■ Exercise goal: Reproduce the passage of the biography of Dr. Bonnie Henry starting at "She is the past" and ending at "H1N1 (2009) influenza.".

■ Selected extract:
┌──

Dr. Bonnie Henry, Associate Professor in the UBC School of Population of Public Health has been appointed Deputy Provincial Health Officer for the Province of British Columbia.
Dr. Bonnie Henry was the interim Provincial Executive Medical Director of the BC Centre for Disease Control from December 2013 until August 2014. She was also the Medical Director of Communicable Disease Prevention and Control and Public Health Emergency Management with the British Columbia Centre for Disease Control and Medical Director for the provincial Emerging and Vector-borne Diseases program as well as a provincial program for surveillance and control of healthcare associated infections; a position she started in February of 2005.Dr. Henry joined Toronto Public Health in September 2001 as Associate Medical Officer of Health where she was responsible for the Emergency Services Unit and the Communicable Disease Liaison Unit. In 2003 she was the operational lead in the response to the SARS outbreak in Toronto. She was a member of the executive team of the Ontario SARS Scientific Advisory Committee.
She is a specialist in Public Health and Preventive Medicine and is Board Certified in Preventive Medicine in the U.S. She graduated from Dalhousie Medical School and completed a Masters in Public Health in San Diego, residency training in preventive medicine at University of California, San Diego and in community medicine at University of Toronto.
Dr. Henry worked with the WHO/UNICEF Polio eradication program in Pakistan in 2000 and with the World Health Organization to control the Ebola outbreak in Uganda in 2001.
She is the past Chair of Immunize Canada and a member of the Canadian National Advisory Committee on Immunization and the National Infection Control Guidelines Steering Committee. She chaired the Canadian Public Health Measures Task Group and was a member of the Infection Control Expert Group and the Canadian Pandemic Coordinating Committee responding to pandemic H1N1 (2009) influenza.
She has been involved with planning, surveillance and response to mass gatherings in Canada and internationally, including with the 2010 Vancouver Olympic and Paralympic Games. She is the author of “Soap and Water and Common Sense” a guide to staying healthy in a microbe filled world.

└──

■ Material shown:
┌──

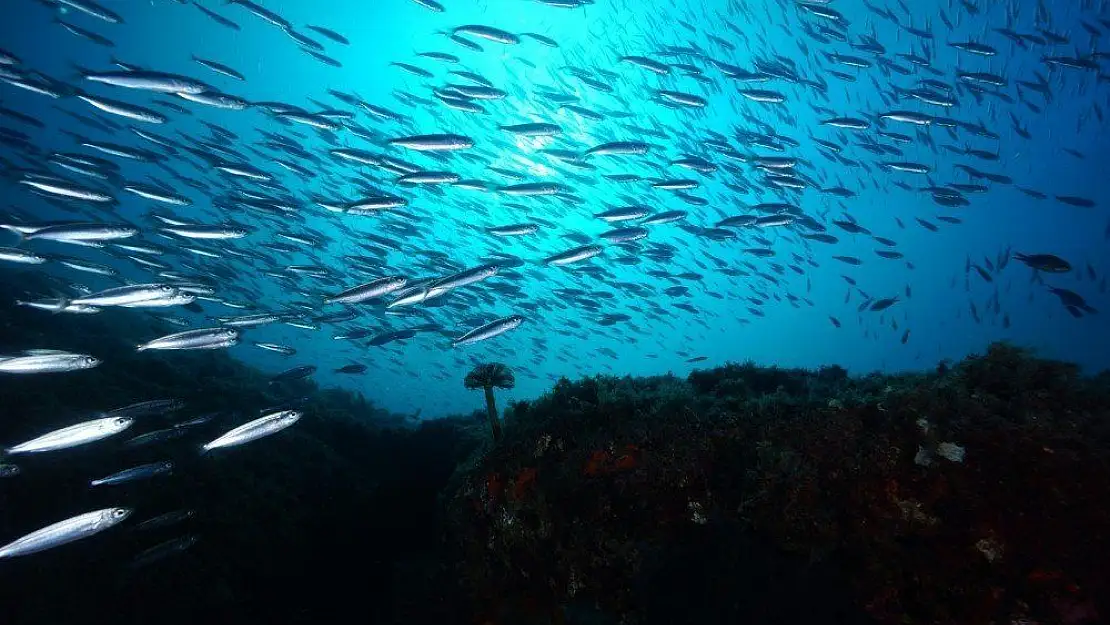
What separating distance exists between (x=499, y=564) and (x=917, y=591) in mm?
3721

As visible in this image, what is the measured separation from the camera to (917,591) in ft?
10.4

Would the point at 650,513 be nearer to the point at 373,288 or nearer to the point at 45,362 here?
the point at 373,288

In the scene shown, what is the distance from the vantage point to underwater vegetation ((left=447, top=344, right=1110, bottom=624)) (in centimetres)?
297

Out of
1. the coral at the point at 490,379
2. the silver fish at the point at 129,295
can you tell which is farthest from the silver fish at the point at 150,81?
the coral at the point at 490,379

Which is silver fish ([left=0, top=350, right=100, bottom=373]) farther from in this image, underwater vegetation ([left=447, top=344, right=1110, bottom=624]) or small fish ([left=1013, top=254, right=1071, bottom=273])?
small fish ([left=1013, top=254, right=1071, bottom=273])

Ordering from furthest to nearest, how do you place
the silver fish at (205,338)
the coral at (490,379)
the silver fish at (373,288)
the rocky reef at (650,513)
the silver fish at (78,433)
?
the silver fish at (373,288)
the coral at (490,379)
the silver fish at (205,338)
the silver fish at (78,433)
the rocky reef at (650,513)

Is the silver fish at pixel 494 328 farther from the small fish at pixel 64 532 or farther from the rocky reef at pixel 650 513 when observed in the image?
the small fish at pixel 64 532

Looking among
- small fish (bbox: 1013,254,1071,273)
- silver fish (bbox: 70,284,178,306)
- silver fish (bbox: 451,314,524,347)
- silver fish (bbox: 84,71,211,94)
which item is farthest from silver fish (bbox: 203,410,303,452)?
small fish (bbox: 1013,254,1071,273)

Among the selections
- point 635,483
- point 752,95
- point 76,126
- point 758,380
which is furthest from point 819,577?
point 76,126

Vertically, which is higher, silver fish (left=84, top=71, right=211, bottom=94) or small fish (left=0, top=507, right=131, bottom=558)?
silver fish (left=84, top=71, right=211, bottom=94)

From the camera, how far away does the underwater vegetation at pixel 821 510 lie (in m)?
2.97

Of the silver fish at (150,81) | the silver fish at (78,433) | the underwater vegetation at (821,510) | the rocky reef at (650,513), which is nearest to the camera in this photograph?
the underwater vegetation at (821,510)

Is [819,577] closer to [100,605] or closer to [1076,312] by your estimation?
[100,605]

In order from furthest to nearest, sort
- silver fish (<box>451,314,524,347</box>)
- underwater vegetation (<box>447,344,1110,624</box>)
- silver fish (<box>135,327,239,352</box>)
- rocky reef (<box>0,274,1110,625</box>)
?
silver fish (<box>451,314,524,347</box>) → silver fish (<box>135,327,239,352</box>) → rocky reef (<box>0,274,1110,625</box>) → underwater vegetation (<box>447,344,1110,624</box>)
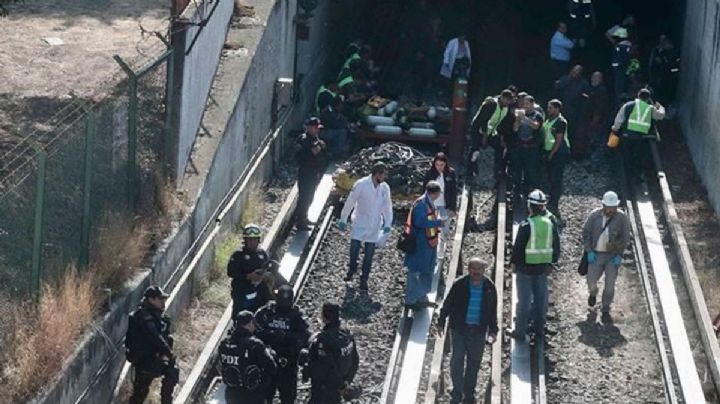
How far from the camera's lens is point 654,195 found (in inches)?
909

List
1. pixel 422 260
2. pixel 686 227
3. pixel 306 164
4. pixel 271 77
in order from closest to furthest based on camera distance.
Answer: pixel 422 260 → pixel 306 164 → pixel 686 227 → pixel 271 77

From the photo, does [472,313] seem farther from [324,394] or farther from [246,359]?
[246,359]

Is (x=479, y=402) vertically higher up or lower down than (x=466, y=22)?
lower down

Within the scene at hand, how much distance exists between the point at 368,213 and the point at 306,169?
6.22 feet

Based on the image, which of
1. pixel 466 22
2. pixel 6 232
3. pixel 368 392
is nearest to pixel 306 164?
pixel 368 392

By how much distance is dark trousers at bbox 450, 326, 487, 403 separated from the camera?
15.7 meters

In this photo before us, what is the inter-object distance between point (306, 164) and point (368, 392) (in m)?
4.68

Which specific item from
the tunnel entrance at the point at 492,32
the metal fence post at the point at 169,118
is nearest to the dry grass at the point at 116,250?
the metal fence post at the point at 169,118

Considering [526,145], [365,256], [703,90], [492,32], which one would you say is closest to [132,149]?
[365,256]

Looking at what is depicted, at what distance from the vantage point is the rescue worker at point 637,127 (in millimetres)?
22875

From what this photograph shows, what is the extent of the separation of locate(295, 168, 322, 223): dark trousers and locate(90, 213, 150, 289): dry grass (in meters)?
3.86

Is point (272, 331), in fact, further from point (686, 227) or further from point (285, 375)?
point (686, 227)

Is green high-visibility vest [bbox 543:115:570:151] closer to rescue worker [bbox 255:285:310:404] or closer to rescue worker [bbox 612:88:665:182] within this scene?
rescue worker [bbox 612:88:665:182]

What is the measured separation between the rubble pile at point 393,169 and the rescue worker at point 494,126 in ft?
2.63
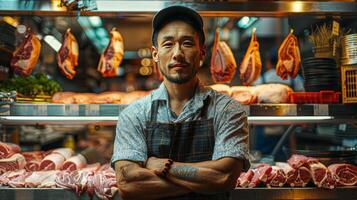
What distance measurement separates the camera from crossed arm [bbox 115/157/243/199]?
6.75ft

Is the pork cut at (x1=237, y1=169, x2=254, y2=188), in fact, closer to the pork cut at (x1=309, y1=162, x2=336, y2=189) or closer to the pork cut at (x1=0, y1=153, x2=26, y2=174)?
the pork cut at (x1=309, y1=162, x2=336, y2=189)

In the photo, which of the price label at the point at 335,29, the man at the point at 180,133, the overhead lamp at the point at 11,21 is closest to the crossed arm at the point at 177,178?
the man at the point at 180,133

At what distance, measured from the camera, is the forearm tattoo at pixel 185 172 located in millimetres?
2062

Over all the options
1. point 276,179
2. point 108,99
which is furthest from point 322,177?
point 108,99

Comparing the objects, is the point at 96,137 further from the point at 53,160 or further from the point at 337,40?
the point at 337,40

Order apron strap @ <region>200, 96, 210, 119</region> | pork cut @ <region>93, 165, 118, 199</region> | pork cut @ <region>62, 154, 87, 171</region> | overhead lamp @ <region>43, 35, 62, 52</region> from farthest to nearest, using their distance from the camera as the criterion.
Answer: overhead lamp @ <region>43, 35, 62, 52</region>, pork cut @ <region>62, 154, 87, 171</region>, pork cut @ <region>93, 165, 118, 199</region>, apron strap @ <region>200, 96, 210, 119</region>

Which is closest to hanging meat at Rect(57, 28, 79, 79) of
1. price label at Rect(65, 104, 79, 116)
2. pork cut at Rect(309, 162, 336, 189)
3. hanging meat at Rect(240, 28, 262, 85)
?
price label at Rect(65, 104, 79, 116)

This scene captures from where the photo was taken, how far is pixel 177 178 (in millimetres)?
2084

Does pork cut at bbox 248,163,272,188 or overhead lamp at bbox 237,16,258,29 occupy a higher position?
overhead lamp at bbox 237,16,258,29

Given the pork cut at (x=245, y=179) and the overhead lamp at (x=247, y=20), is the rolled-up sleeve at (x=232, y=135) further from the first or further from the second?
the overhead lamp at (x=247, y=20)

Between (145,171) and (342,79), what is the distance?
2.04m

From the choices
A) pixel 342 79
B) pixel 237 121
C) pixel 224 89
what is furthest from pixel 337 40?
pixel 237 121

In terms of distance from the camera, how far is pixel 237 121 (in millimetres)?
2189

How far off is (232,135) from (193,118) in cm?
26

└──

■ Expected answer:
She is the past Chair of Immunize Canada and a member of the Canadian National Advisory Committee on Immunization and the National Infection Control Guidelines Steering Committee. She chaired the Canadian Public Health Measures Task Group and was a member of the Infection Control Expert Group and the Canadian Pandemic Coordinating Committee responding to pandemic H1N1 (2009) influenza.